思路：贪心可知最小的橘子皮大小就是a1,那么后面的的橘子皮就按最大2*a1-1去分，如果分到最后一块的大小不足a1那么可以和前面一块匀一匀，能保证这两块都大于等于a1。

#include <bits/stdc++.h>//#include<iostream>//#include<string.h>//#include<math.h//#include<algorithm>
#define ll long long
#define db double
#define pii pair<int,int>
#define cf int _;cin>>_;while(_--)
#define de cout<<"---"<<endl;
#define mem(x,v) memset(x,v,sizeof(x))
#define L(x) x&(-x)
#define pb push_back//emplace_back//priority_queue <int,vector<int>,greater<int> > q;
#define INF 0x3f3f3f3f
#define endl '\n'
//function<int(int,int)> add = [&](int x,int y);
//#define x first
//#define y second
using namespace std;
const int mod=998244353;
int n;
ll powmod(ll a,ll b) {ll res=1;a%=mod; assert(b>=0); for(;b;b>>=1){if(b&1)res=res*a%mod;a=a*a%mod;}return res;}
ll gcd(ll a,ll b) { return b?gcd(b,a%b):a;}
int main(){
	ios::sync_with_stdio(0);cin.tie(0),cout.tie(0);
	cf{
		cin>>n;
		vector<int>a(n);
		for(int i=0;i<n;i++)cin>>a[i];
		ll res=0;
		for(int i=1;i<n;i++){
			res+=(a[i]-1)/(a[0]*2-1);
		}
		cout<<res<<endl;
	}
}

C. Phase Shift

        思路：从前往后模拟过程，尽量从字典序小的字符转移而来，如果满足j!=ai，j没有转移为其他字符且ai不断转移没有经过j或者经过j但是步数为25，即能满足j可以转移为ai。

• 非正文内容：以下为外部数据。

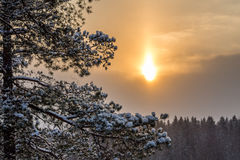 Pine branches in the snow Royalty Free Stock Photo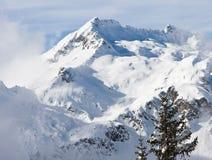 Sapin et montagne Photographie stock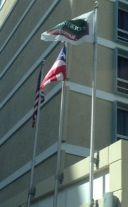 En el Courtyard Marriot en Miramar a la 2:29 p.m. las banderas se encuentran colocadas correctamente. Las tres están en buenas condiciones, son del mismo tamaños, las astas están correctas y están a la misma altura.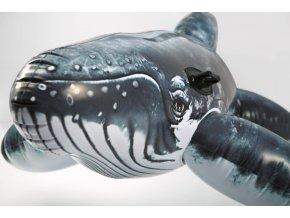 Nafukovací velryba jako živá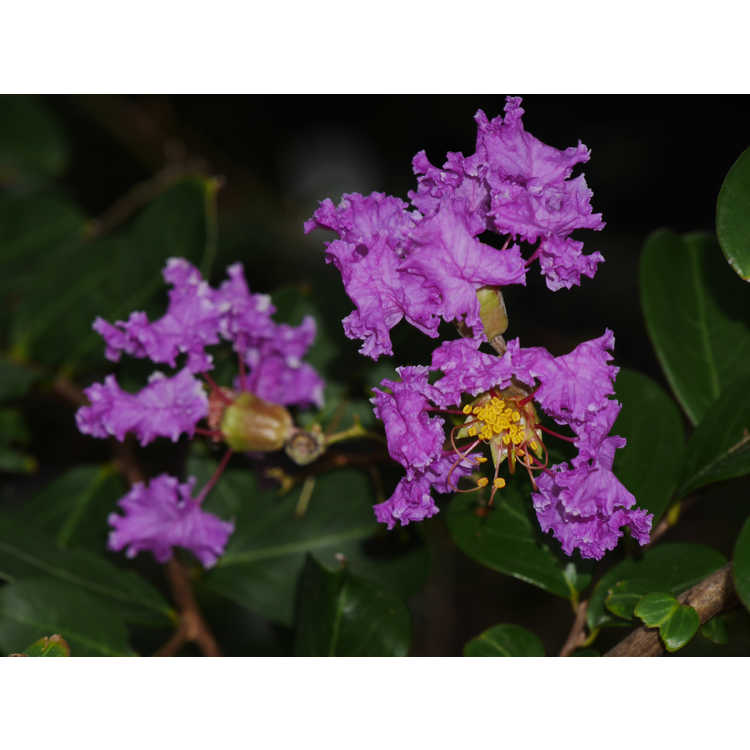 Lagerstroemia indica 'Orchid Cascade' - ground cover crepe myrtle
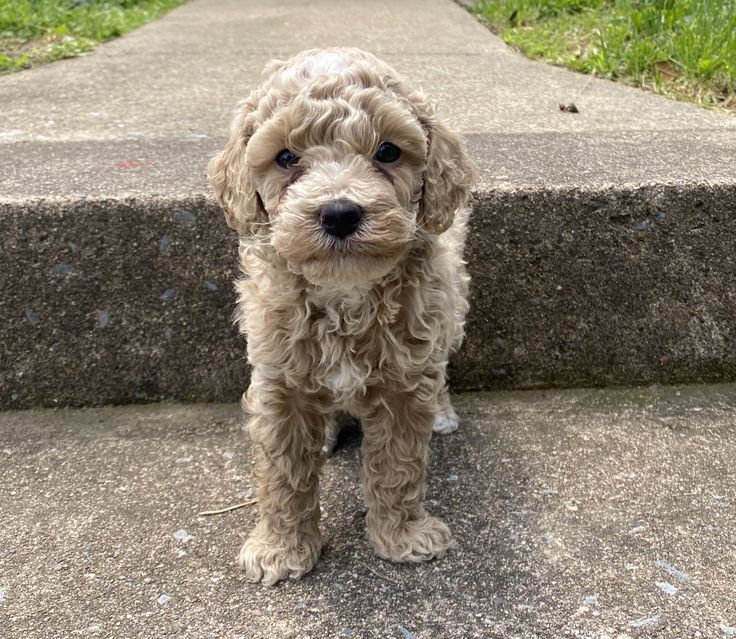 Alvin ica miniature poodle puppy for sale near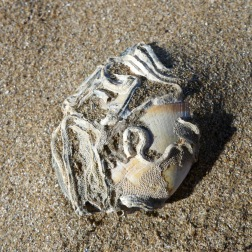 Seashell with natural encrustations on a sandy beach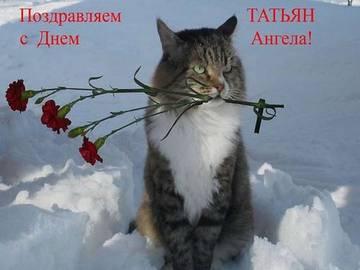 http://s3.uploads.ru/t/XDsAS.jpg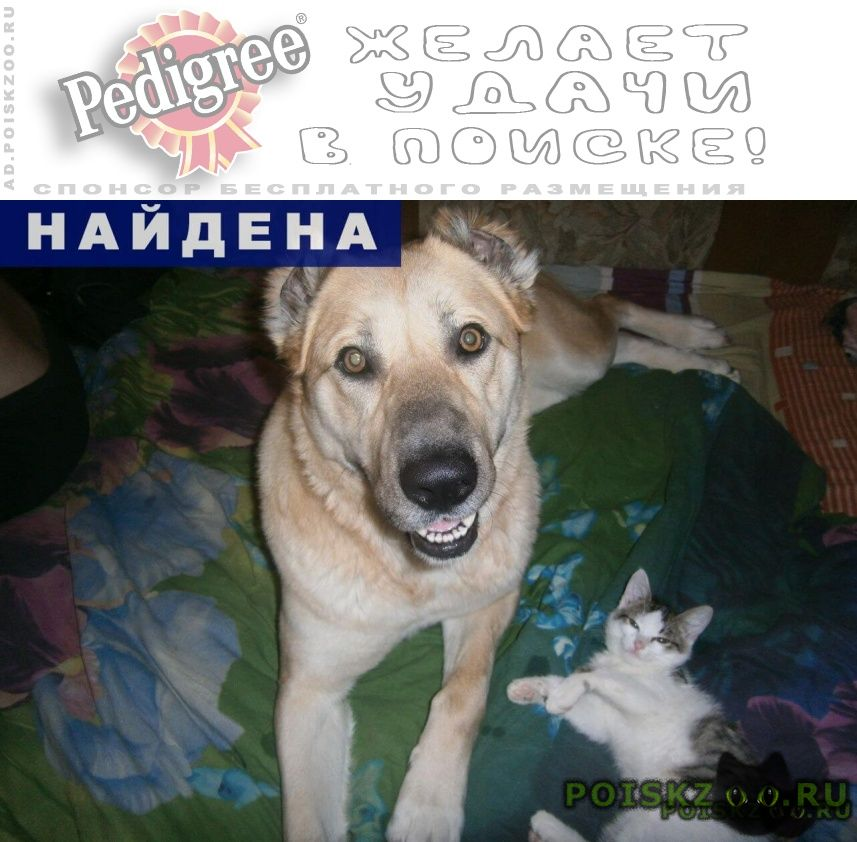 Найдена собака ищем новых или старых хозяев г.Нефтеюганск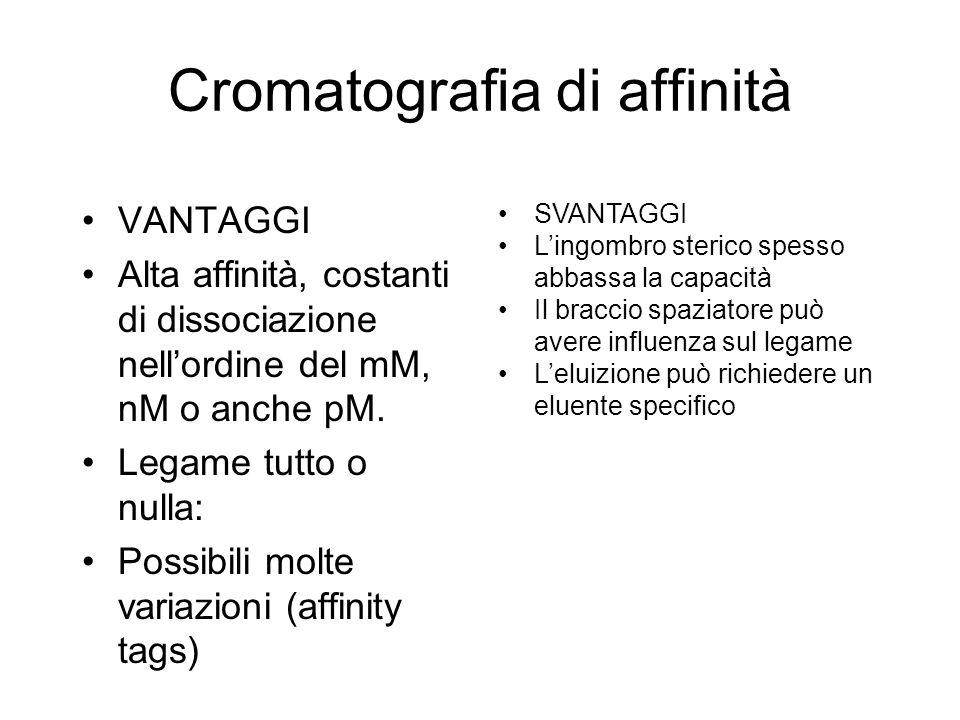 Cromatografia di affinità VANTAGGI Alta affinità, costanti di dissociazione nellordine del mM, nM o anche pM.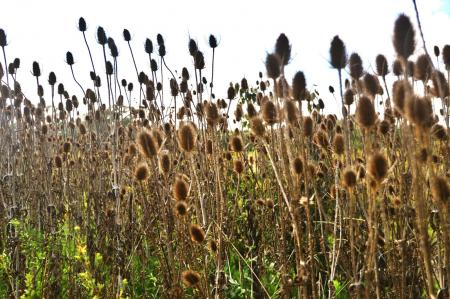 Dried teasel on field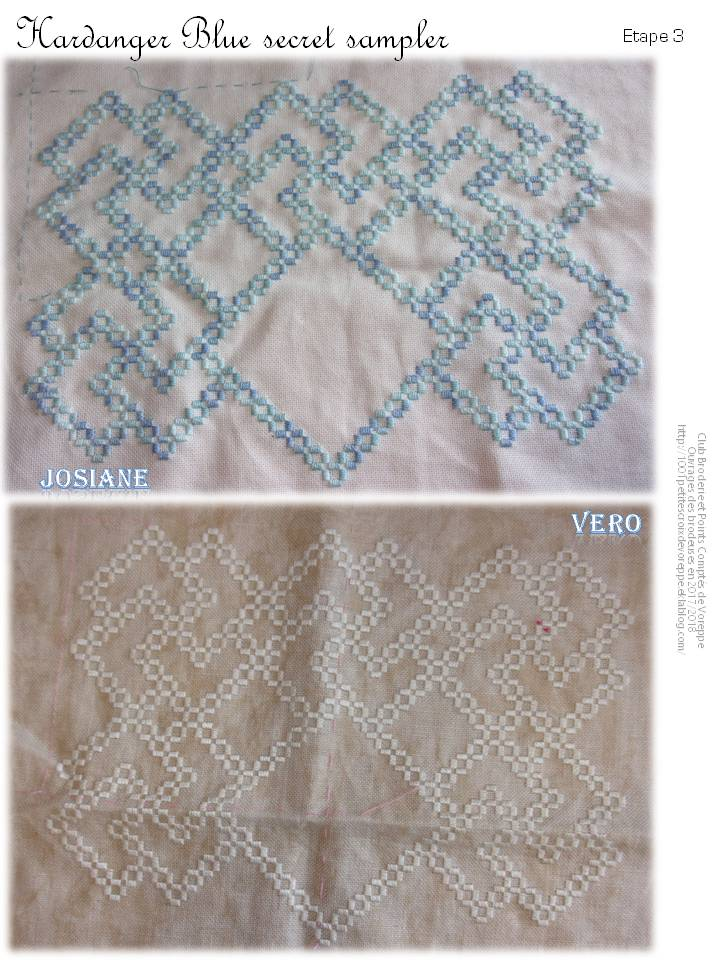 Hal The Blue Secret Hardanger Sampler de Vavi (3)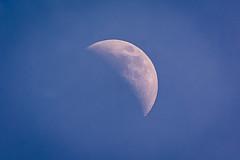The Moon (malc1702) Tags: moon bluesky moonduringtheday nature nikond7100 tamron150600 randompic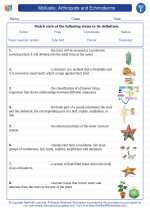 Science - Sixth Grade - Vocabulary: Mollusks, Arthropods and Echinoderms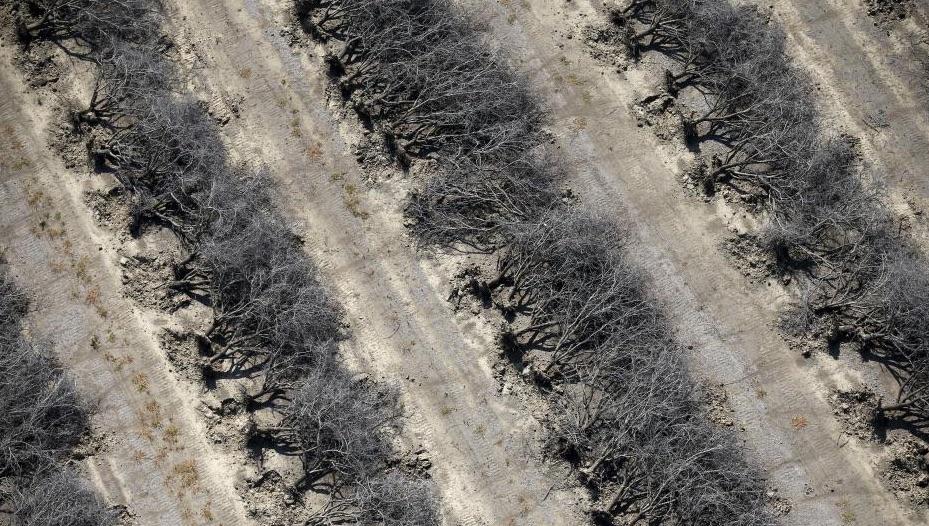 California-Drought-Photos-1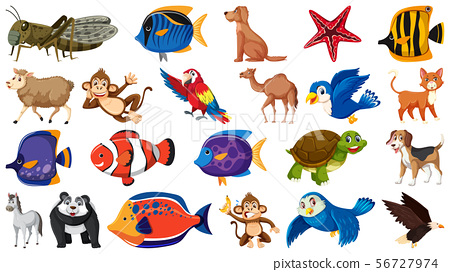 Set of different kinds of fish and birds 56727974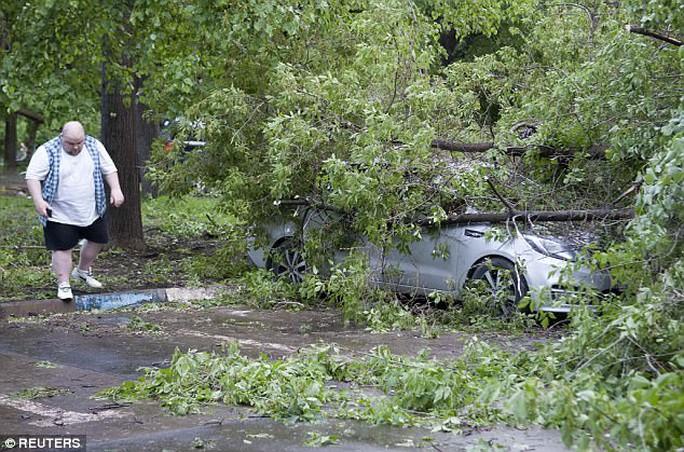 Thiếu nữ bị cây đè chết trong cơn bão trăm năm có một - Ảnh 3.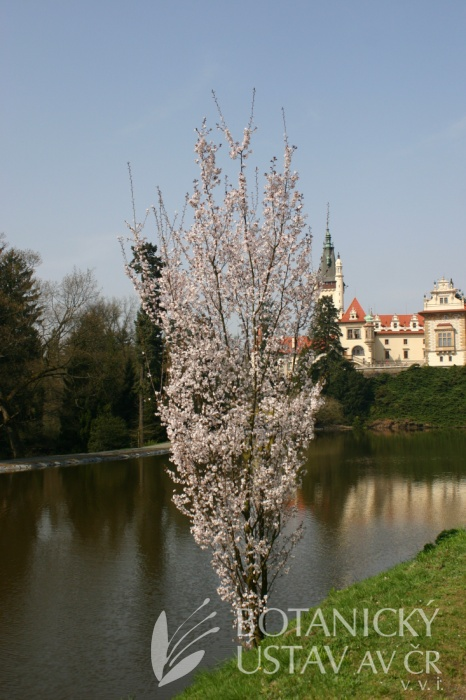 Prunus hillieri 'Spire' - slivoň Hillierova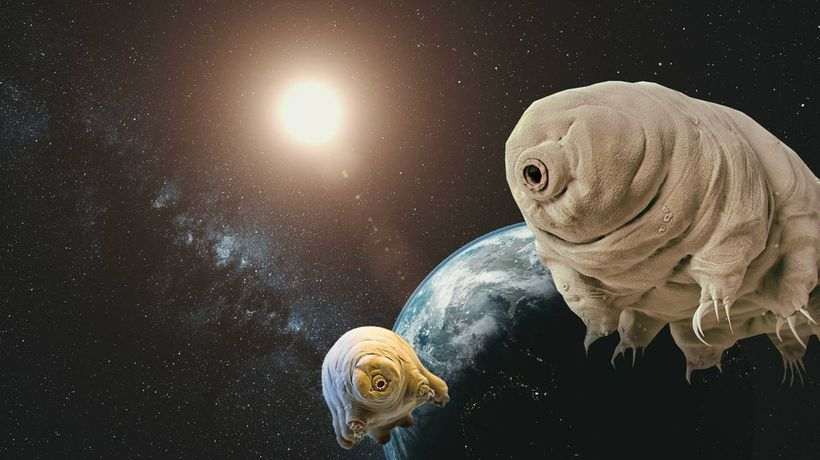 What If We've Already Made First Contact With Aliens?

#include <bits/stdc++.h>//#include<iostream>//#include<string.h>//#include<math.h//#include<algorithm>
#define ll long long
#define db double
#define pii pair<int,int>
#define cf int _;cin>>_;while(_--)
#define de cout<<"---"<<endl;
#define mem(x,v) memset(x,v,sizeof(x))
#define L(x) x&(-x)
#define pb push_back//emplace_back//priority_queue <int,vector<int>,greater<int> > q;
#define INF 0x3f3f3f3f
#define endl '\n'
//function<int(int,int)> add = [&](int x,int y);
//#define x first
//#define y second
using namespace std;
const int mod=998244353;
int n;
int res[30];
int f[30];
ll powmod(ll a,ll b) {ll res=1;a%=mod; assert(b>=0); for(;b;b>>=1){if(b&1)res=res*a%mod;a=a*a%mod;}return res;}
ll gcd(ll a,ll b) { return b?gcd(b,a%b):a;}
int main(){
	ios::sync_with_stdio(0);cin.tie(0),cout.tie(0);
	cf{
		mem(res,0);
		mem(f,0);
		cin>>n;
		string a;
		cin>>a;
		for(int i=0;i<n;i++){
			if(res[a[i]-'a']){
				cout<<char(res[a[i]-'a']);
			}
			else{
				for(int j='a';j<='z';j++){
					if(j==a[i]||f[j-'a']){
						continue;
					}
					int t=a[i],tt=0;
					while(f[t-'a']&&t!=j){
						tt++;
						t=f[t-'a'];
					}
					if(t==j){
						if(tt==25){
							res[a[i]-'a']=j;
							f[j-'a']=a[i];
							break;
						}
						else{
							continue;
						}
					}
					else {
						res[a[i]-'a']=j;
						f[j-'a']=a[i];
						break;
					}
				}
				cout<<(char)res[a[i]-'a'];
			}
		}
		cout<<endl;
	}
}

D. Meta-set

思路：由于可以通过两张牌计算出可以使这三张牌成为集合的第三张，所以可以求出哪些牌可以成为“中心牌”，接下来枚举“中心牌”，计算其为“中心牌”的集合中选两个集合的方案数即可。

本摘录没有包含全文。